A member of the Communist Party from 1938, Alexander Mikhailovich Vasilevsky was born in the village of Novo-Pokrovka, now Ivanovo Oblast. He graduated from military school in 1914. He served as a junior officer in the tsarist army during World War I. From 1918 to 1931 he commanded a company, then a battalion, then an infantry regiment in the Red Army. From 1931 to 1936 Vasilevsky held executive posts in combat training organs within the People's Commissariat of Defense and Volga Military District. From 1937 to 1941 he served on the General Staff, from 1941 to 1942 as deputy chief, and from 1942 to 1945 (during World War II or the Great Patriotic War) as Chief of the General Staff of the Soviet Armed Forces and concurrently, deputy people's commissar of defense of the USSR.
Upon instructions from the Supreme Command Headquarters, Vasilevsky helped to elaborate many major strategic plans. In particular, Vasilevsky was among the architects (and participants) of the 1943 Stalingrad offensive. He coordinated actions of several fronts in the Battle of Kursk and the Belorussian and Eastern-Prussian offensive operations. Under Vasilevsky's leadership, a strategic operation aimed at routing the Japanese Kwantung army was successfully carried out between August and September of 1945.
Increasingly, after the German invasion of June 1941, officers with world-class military skills, who either emerged unscathed by Stalin's purges or were retrieved from Stalin's prisons and camps, came to the fore. Vasilevsky was among these men. Although Stalin was loath to trust anyone fully, this innate distrust did not prevent him from tapping the resources of his most talented military strategists during World War II. In the first year of the war, when the USSR was on the defensive, Stalin often made unilateral decisions. However, by the second year, he depended increasingly on his subordinates. As Marshal Vasilevsky has recalled,
He came to have a different attitude toward the General Staff apparatus and front commanders. He was forced to rely constantly on the collective experience of the military. Before deciding on an operational question, Stalin listened to advice and discussed it with his deputy [Zhukov], with leading officers of the General Staff, with the main directorates of the People's Commissariat of Defense, with the commanders of the fronts, and also with the executives in charge of defense production.
His most astute generals, Vasilevsky and Georgy Zhukov included, learned how to nudge Stalin toward a decision without talking back to him.

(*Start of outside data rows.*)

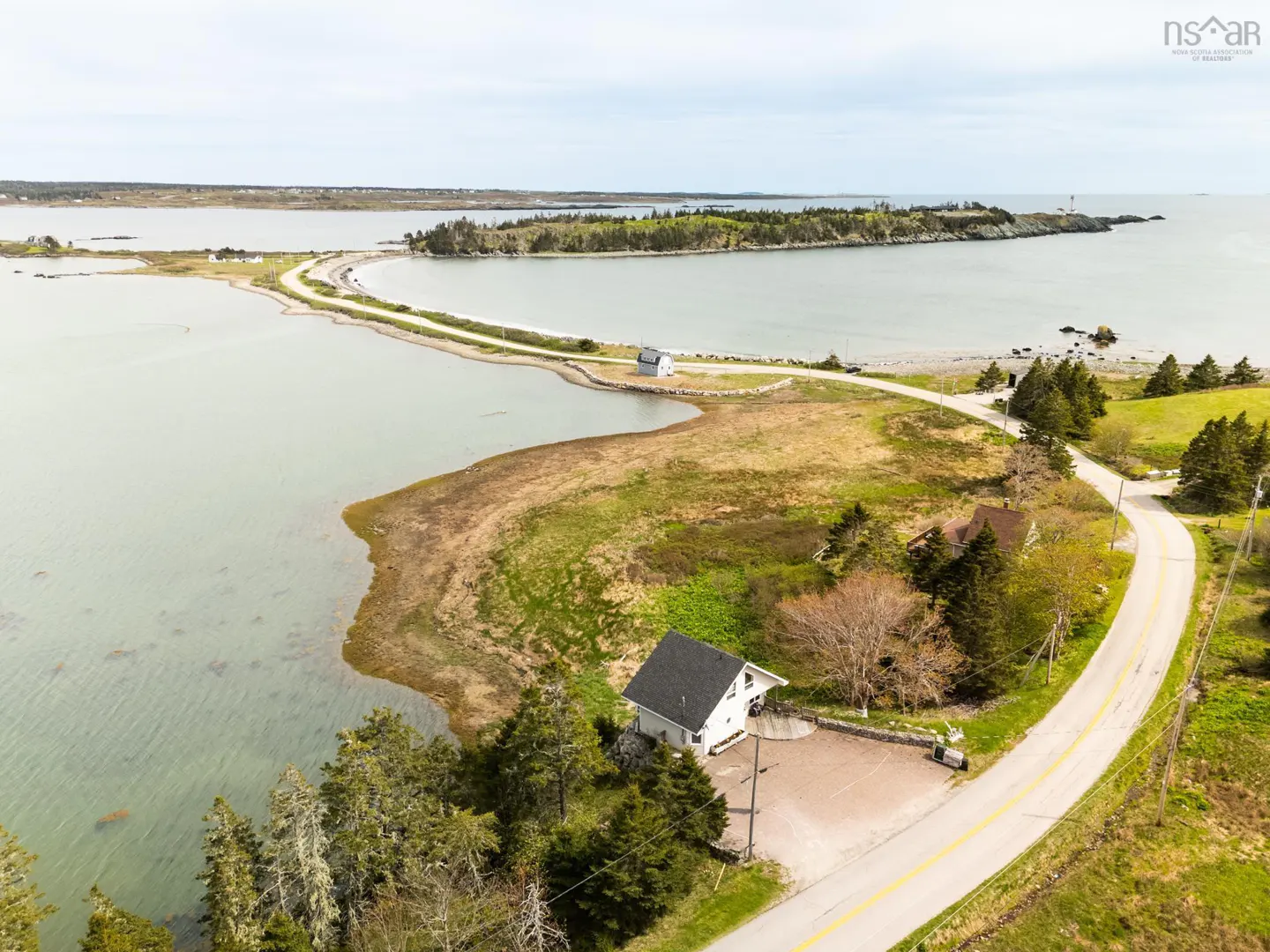 Aerial view of a coastal property with a white house, road, and ocean. Trees and green grass surround the house. A causeway leads to an island with a lighthouse.
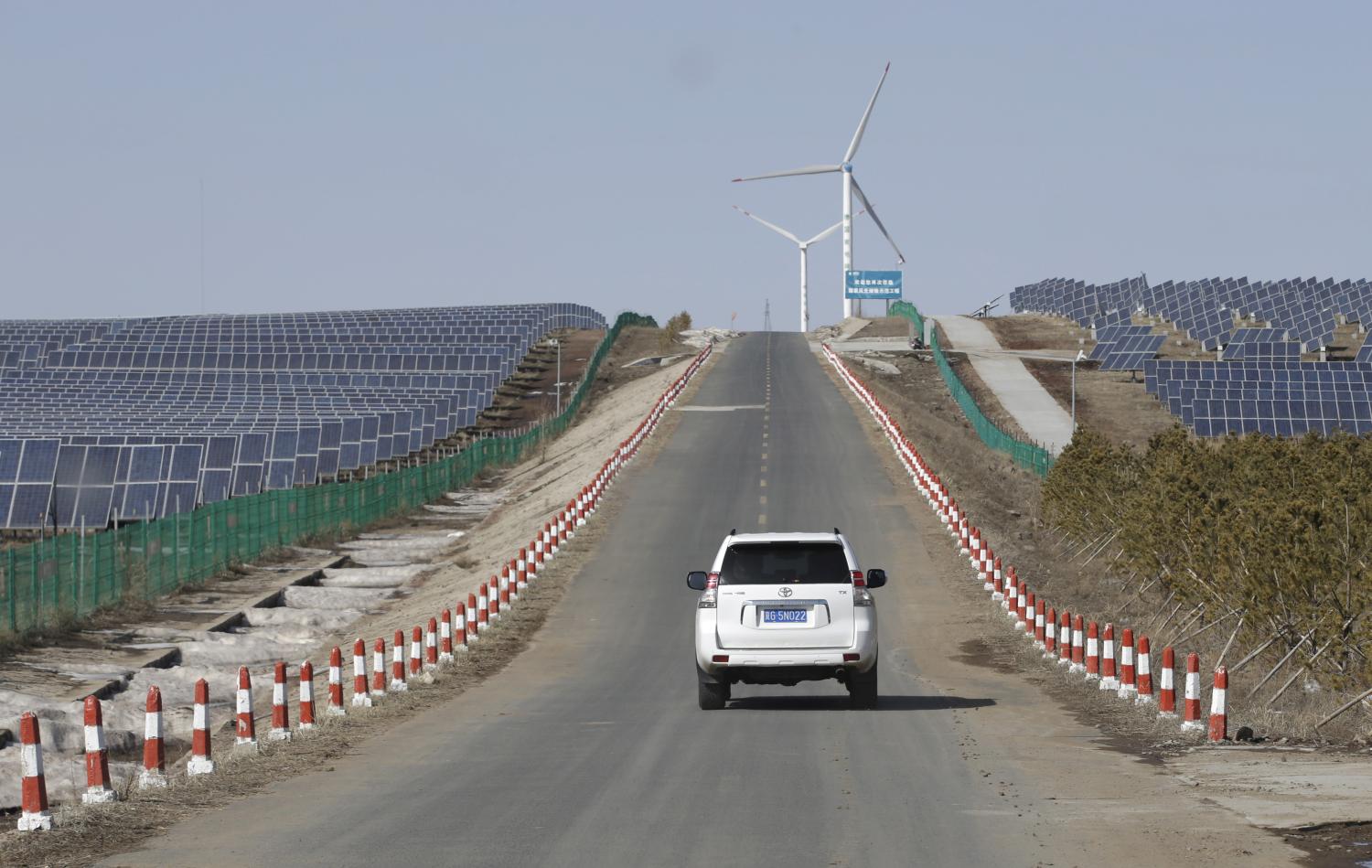 A vehicle drives past the solar panels near wind turbines at a wind and solar energy storage and transmission power station in Zhangjiakou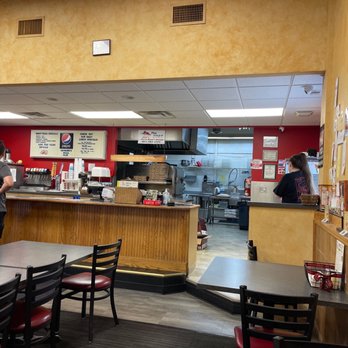 Raymono's Pizza Plus - customers at the counter - Pizza Near Me - Raymond, Nebraska Raymono's Pizza Plus - customers at the counter - Pizza Near Me - Raymond, Nebraska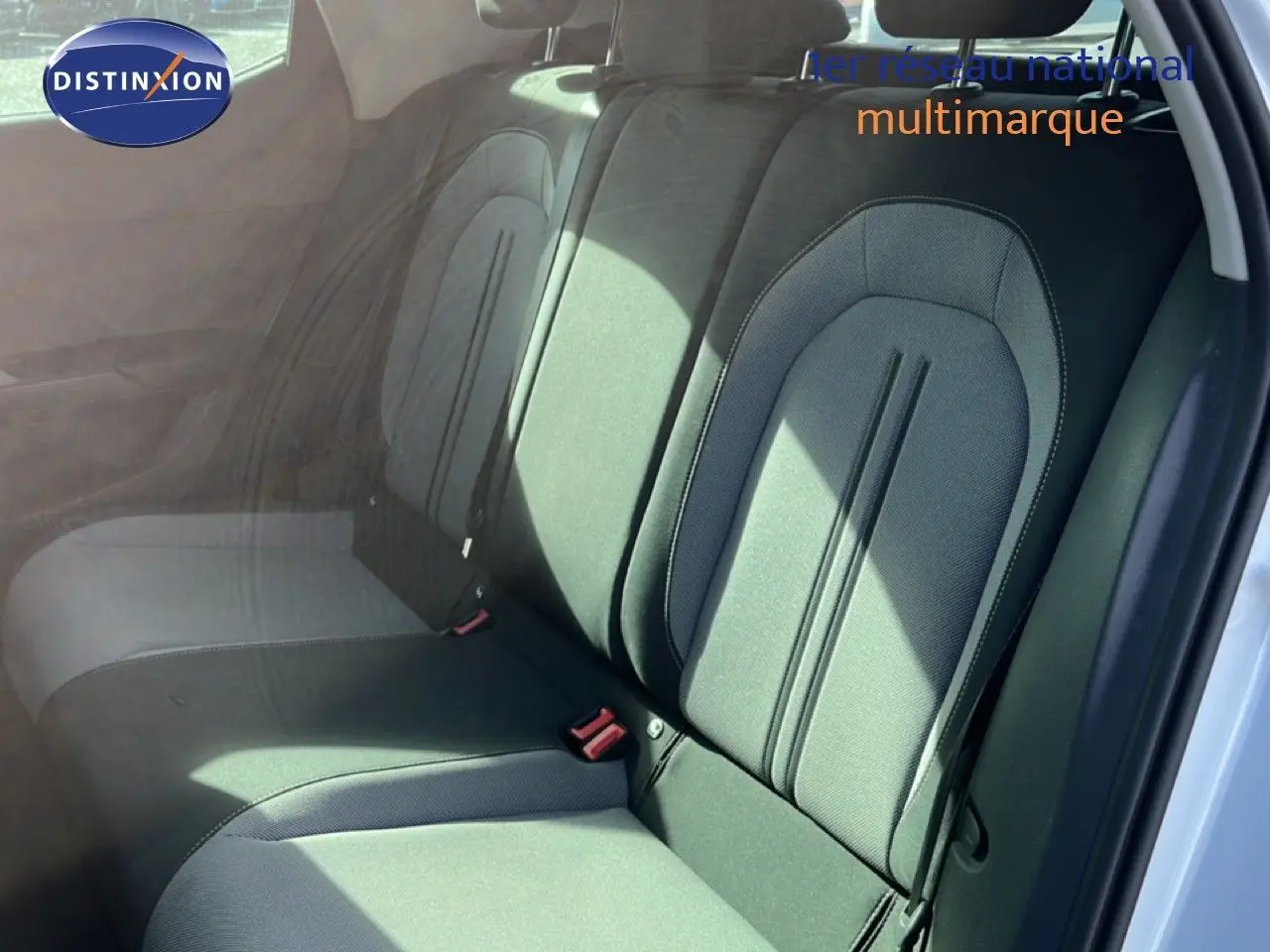 Vue intérieure des sièges arrière en tissu gris noir du SEAT LEON blanc neige, avec ceinture de sécurité visible côté droit.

While serving as a member of the Central Committee of the Soviet Communist Party between 1952 and 1961, Vasilevsky also held the post of first deputy minister of defense from 1953 to 1957. Twice named Hero of the Soviet Union, he was also twice awarded the military honor, the Order of Victory, and was presented with many other orders, medals, and ceremonial weapons. He retired the following year and died fifteen years later.